== Extrait à lire ==

Déterminez vers qui diriger votre plainte
«Choisissez bien devant qui présenter votre plainte», précise la professeure Kowalski. Vous éviterez de surcharger les mêmes de griefs fréquents et de devenir un fardeau.
De plus, vous pouvez présenter stratégiquement votre plainte à ceux qui ont la capacité de répondre à vos attentes.
« Déposez votre plainte devant la bonne personne. Pour un service dans le domaine médical, vous pouvez contacter le bureau de l’ombudsman des patients, ou porter plainte auprès d’un commissaire aux plaintes et à la qualité des services de votre centre intégré de santé et de services sociaux. Conservez tous les documents et tenez un registre des personnes consultées pour votre suivi. »

===
== Enregistrements fournis ==

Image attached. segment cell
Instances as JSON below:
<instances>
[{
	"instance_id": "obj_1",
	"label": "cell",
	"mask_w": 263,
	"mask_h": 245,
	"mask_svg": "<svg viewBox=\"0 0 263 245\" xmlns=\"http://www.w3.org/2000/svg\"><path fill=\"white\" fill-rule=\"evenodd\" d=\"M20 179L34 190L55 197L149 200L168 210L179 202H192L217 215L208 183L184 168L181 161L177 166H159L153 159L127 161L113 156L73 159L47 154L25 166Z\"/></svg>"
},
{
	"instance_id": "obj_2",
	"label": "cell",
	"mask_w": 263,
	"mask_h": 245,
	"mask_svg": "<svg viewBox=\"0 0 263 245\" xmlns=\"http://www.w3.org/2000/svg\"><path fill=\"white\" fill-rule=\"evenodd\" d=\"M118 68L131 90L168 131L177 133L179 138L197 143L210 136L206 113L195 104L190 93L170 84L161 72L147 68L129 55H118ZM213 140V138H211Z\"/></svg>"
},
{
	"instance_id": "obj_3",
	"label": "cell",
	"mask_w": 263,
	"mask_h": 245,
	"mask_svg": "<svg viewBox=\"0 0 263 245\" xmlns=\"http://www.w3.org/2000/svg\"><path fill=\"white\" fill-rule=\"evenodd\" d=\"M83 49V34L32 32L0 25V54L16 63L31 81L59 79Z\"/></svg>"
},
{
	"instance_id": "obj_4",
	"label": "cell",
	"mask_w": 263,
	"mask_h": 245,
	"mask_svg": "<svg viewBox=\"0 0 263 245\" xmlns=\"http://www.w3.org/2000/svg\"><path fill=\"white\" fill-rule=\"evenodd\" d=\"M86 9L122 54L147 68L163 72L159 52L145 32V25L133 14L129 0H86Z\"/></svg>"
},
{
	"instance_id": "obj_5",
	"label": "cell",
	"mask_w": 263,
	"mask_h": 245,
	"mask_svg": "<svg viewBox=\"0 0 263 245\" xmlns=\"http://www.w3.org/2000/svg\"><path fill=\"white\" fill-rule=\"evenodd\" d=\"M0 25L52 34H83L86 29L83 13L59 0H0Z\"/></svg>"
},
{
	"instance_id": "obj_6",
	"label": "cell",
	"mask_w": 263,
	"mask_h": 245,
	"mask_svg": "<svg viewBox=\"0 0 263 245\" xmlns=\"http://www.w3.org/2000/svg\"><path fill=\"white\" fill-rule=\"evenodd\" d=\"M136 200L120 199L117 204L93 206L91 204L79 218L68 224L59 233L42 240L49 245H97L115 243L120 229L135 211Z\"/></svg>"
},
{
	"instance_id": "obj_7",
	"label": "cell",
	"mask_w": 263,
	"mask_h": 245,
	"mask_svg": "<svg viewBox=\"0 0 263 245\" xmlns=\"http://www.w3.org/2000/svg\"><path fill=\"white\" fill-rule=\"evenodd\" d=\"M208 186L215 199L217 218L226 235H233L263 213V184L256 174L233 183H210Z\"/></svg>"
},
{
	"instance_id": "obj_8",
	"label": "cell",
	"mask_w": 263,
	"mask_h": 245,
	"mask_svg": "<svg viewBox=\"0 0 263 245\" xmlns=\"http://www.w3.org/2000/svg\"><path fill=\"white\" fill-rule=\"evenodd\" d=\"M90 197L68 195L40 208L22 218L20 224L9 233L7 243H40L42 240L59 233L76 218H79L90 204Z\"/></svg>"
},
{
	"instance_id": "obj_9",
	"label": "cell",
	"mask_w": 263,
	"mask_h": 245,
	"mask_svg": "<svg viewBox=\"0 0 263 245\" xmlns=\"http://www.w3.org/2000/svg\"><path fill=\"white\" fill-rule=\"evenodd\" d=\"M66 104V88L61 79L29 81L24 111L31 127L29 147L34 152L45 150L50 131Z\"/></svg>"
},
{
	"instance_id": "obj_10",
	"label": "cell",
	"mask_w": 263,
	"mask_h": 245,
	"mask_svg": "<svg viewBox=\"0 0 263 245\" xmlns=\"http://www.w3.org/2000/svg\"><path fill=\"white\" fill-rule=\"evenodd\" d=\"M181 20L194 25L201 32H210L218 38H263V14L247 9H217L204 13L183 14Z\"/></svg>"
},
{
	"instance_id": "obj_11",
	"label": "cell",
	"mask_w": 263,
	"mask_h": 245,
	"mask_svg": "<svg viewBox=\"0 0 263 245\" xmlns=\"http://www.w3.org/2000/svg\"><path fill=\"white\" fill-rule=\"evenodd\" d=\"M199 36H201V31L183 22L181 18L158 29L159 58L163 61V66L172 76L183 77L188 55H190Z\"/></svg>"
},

===

> **Tâches à réaliser**
A) Relevez tous les verbes conjugués à l'impératif dans l'extrait sur les plaintes, y compris le titre.
B) Répondez brièvement à ces questions sur l'extrait sur les plaintes.
(i) Qui est citée dans l'extrait ?
(ii) Selon l'extrait, qu'évite-t-on en choisissant bien devant qui présenter sa plainte ?
(iii) Que faut-il conserver et tenir pour son suivi ?
C) Poursuivez l'extrait sur les plaintes à partir de sa dernière phrase.

> **Réponses attendues**
A) Déterminez, Choisissez, Déposez, Conservez, tenez

B)
(i) La professeure Kowalski.
(ii) On évite de surcharger les mêmes de griefs fréquents et de devenir un fardeau.
(iii) Il faut conserver tous les documents et tenir un registre des personnes consultées.

C)
Choisissez le moment propice pour agir
Vous voudrez peut-être attendre que le moment parfait et le lieu propice se présentent, explique Amy Fish. «Le timing est essentiel. Vous ne voulez pas vous plaindre à vos enfants la veille de leur gros examen ni à votre voisin au sujet de ses haies, alors qu’il reçoit des amis dans son jardin. Je prendrais quelques minutes pour bien étudier l’ensemble de la situation avec de me lancer.»
Essayez la plainte sandwich
Quand le moment indiqué est choisi, il faut être à la hauteur. Une plainte en sandwich, le terme du psychologue Guy Winch dans son livre The Squeaky Wheel, devrait convenir.
Il suffit d’intégrer votre plainte entre deux éléments positifs, ou compliments. Par exemple, vous pourriez dire à votre conjoint: « J’adore que tu fasses le souper. Mais je me demandais si tu pouvais ranger un peu les choses au fur et à mesure. Un nettoyage rapide nous permettrait de passer plus de temps à regarder un bon film après! »
Plaignez-vous sans détour
Si vous êtes en conflit avec un ami au cours de rencontres sociales, il est très tentant de dire du mal de lui dans son dos, ce qu’il vaudrait mieux éviter si vous tenez à conserver vos amitiés.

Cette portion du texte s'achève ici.